My mother passed away a year ago today. It was really for the best; she’d been suffering in the hospital for many weeks with internal bleeding, and every time she’d improve a bit, she was met with two setbacks. I’m just glad I got to see her several times in those weeks.
I really couldn’t have asked for a better mom. She was loving to everyone, but especially to her family. She was a great cook, she had a wonderful sense of humor, she attended all of my many school events, she’d help anyone in any way she could, she single-handedly got me grants for college tuition, and all my friends really liked her. And she could play guitar and piano.
But, best of all, she always encouraged me in whatever I wanted to do. She was my biggest fan.
I was pretty precocious as a youngster. I was avidly reading and writing before Kindergarten, and I would ask her how to spell or pronounce words about a dozen times a day. It must’ve driven her nuts, but she always took a break from whatever household chore she was involved with to answer me.
I wrote a lot of (very short) illustrated books. I always showed them to her before anybody else. She would inevitably laugh, or at least get a big smile, and say, “that’s very good. I like that.” Later, when I learned guitar and started writing songs, she’d give me the same reaction.
But I really want to relate the story I remember most from my very early childhood. It was the first time I remember mom getting angry with me.
My sister was just an infant, so I was probably a few months into my fourth year. We lived in a small house in the tiny town of Hudson, IL.

------------------------------------

* _The problem_
Copy out the full text about the writer's late mother, word for word and in its original order.

* _Supplied material_

------------------------------------

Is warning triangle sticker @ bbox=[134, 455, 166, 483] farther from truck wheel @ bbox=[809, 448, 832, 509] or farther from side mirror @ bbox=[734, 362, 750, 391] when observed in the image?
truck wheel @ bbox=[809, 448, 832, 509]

------------------------------------

* _Exercise result_
My mother passed away a year ago today. It was really for the best; she’d been suffering in the hospital for many weeks with internal bleeding, and every time she’d improve a bit, she was met with two setbacks. I’m just glad I got to see her several times in those weeks.
I really couldn’t have asked for a better mom. She was loving to everyone, but especially to her family. She was a great cook, she had a wonderful sense of humor, she attended all of my many school events, she’d help anyone in any way she could, she single-handedly got me grants for college tuition, and all my friends really liked her. And she could play guitar and piano.
But, best of all, she always encouraged me in whatever I wanted to do. She was my biggest fan.
I was pretty precocious as a youngster. I was avidly reading and writing before Kindergarten, and I would ask her how to spell or pronounce words about a dozen times a day. It must’ve driven her nuts, but she always took a break from whatever household chore she was involved with to answer me.
I wrote a lot of (very short) illustrated books. I always showed them to her before anybody else. She would inevitably laugh, or at least get a big smile, and say, “that’s very good. I like that.” Later, when I learned guitar and started writing songs, she’d give me the same reaction.
But I really want to relate the story I remember most from my very early childhood. It was the first time I remember mom getting angry with me.
My sister was just an infant, so I was probably a few months into my fourth year. We lived in a small house in the tiny town of Hudson, IL.